6. Compensation for defects
6.1
Claims for damages of any kind are excluded from agreements with merchants if the Seller cannot be blamed for either intentional or gross negligence. In the case of gross negligence pertaining to a merchant agreement, liability is always limited to the predictable damage at the moment when the contract was concluded.
6.2
Claims for damages due to default in performance of contract, default at the conclusion of contract (consultation et al.) and tort are excluded, except that the Seller, his legal representatives or assistants can be blamed for either intentional or gross negligence.
6.3
No responsibility is taken for damages due to improper or inappropriate handling or application, wear and tear, overuse or inappropriate maintenance and treatment.
6.4
Claims from the Austrian “Produkthaftungsgesetz” (Product Liability Act) remain unaffected by this.
7. Payment
7.
If no other agreements were explicitly made in written form, the full amount of the purchase price has to be paid.
7.2
Payments are always used to settle the longest outstanding accounts due plus related default interests.
7.3
Discounts are only possible if the Buyer’s account does not indicate any outstanding invoices. Discounts are calculated from merchandise value and do not include transportation costs and services.
7.4
Payments can be settled by depositing the outstanding amount of money on the accounts of the Seller at the specified financial institutions referring to the relevant order.
7.5
Until cheques, promissory notes or assigned payments have been cashed, the Seller’s debt and its due date remain unaffected.
7.6
Representatives of the Seller are not authorised to accept payments.
7.7
The retention of goods is excluded from agreements with merchants as well as from agreements with private persons, when they are based on the same contractual relationship. Offset payments against counterclaims are excluded, unless the offset payment pertains to a debt that has been accepted by the Seller or has been legally declared.
8. Retention of title
8.1
Goods delivered under retention of title remain property of the Seller until all debts, on whatever legal grounds including future or limited debts, are settled and until promissory notes or cheques are honoured according to the irrevocableness of debits. In the case of unpaid invoices the retention of title will serve as collateral for any balance claim by the Seller.
8.2
Payments, including payments by cheque made by sending a promissory note issued by the Seller and accepted by the Buyer, are not considered as payment until the promissory note is honoured by the drawee and the Seller is hence liberated from the endorser's liability, so that the retention of title remains until the promissory note is honoured in favour of the Seller.

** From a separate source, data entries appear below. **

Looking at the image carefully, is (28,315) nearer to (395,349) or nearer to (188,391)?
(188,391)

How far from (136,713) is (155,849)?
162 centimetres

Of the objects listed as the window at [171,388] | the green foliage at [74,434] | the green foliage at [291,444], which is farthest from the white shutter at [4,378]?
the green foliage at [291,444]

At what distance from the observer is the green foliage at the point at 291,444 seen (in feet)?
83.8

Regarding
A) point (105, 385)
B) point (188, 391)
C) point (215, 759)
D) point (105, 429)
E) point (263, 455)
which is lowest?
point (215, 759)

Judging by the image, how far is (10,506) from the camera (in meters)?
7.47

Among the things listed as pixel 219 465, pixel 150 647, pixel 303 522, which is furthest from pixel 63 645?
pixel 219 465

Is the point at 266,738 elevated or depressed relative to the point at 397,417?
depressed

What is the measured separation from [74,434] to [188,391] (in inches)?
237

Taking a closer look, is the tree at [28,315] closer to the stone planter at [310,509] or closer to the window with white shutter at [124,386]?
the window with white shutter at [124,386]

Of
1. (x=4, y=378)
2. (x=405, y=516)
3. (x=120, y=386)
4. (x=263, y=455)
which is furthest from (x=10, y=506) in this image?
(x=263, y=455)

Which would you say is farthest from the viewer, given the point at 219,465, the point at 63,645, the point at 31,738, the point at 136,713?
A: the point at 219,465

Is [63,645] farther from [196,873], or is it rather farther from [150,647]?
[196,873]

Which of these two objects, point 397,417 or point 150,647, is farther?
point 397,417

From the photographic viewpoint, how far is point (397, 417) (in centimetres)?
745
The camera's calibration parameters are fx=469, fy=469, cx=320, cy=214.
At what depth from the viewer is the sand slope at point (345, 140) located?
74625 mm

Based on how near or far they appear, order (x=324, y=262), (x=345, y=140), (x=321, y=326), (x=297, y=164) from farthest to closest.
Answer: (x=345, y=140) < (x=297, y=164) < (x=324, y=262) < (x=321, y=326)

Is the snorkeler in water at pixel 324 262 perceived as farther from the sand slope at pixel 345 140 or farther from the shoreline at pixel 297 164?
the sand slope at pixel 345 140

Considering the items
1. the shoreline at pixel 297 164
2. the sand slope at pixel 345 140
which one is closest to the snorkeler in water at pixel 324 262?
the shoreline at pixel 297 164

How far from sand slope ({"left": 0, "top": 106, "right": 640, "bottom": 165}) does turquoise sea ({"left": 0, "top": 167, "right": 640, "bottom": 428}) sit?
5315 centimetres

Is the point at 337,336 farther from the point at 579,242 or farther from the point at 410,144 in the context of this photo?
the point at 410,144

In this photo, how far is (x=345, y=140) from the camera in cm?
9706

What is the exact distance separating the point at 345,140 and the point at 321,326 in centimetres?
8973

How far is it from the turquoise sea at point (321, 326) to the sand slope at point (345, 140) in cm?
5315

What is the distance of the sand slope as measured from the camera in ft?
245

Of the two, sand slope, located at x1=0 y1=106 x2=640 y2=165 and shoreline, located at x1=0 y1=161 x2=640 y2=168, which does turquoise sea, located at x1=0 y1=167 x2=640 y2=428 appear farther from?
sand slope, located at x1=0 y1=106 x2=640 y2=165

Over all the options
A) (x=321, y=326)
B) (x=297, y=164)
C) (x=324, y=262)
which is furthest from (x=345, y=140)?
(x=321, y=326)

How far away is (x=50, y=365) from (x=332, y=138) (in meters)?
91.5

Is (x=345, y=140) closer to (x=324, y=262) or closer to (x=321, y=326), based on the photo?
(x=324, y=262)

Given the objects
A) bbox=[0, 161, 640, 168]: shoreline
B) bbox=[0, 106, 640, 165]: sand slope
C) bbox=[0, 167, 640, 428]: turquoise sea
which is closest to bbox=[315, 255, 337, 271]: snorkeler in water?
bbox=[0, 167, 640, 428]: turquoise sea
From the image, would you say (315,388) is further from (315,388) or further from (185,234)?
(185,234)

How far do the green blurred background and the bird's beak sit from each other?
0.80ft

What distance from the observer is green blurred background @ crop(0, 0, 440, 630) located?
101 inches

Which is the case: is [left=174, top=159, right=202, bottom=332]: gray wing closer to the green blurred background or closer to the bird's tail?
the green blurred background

9. Place of performance and jurisdiction
9.1
The sole place of performance for both parties is Innsbruck/Austria.
9.2
The court of jurisdiction for all legal disputes between the both parties is the regional court (acting as commercial court) of Innsbruck/Austria. This also applies to cases referring to promissory notes and cheques.
9.3
The law of the Republic of Austria excluding the Hague Conventions relating to a Uniform Law on the International Sale of Goods shall apply solely for all contractual relationships between the Buyer and the Seller.
10. Additional:
10.1
If individual provisions in this contract prove to be legally invalid, the remaining provisions will remain legally binding.
In cases of dispute, the German version of these General Terms and Conditions (AGB) shall apply and take precedence over any translation provided for convenience.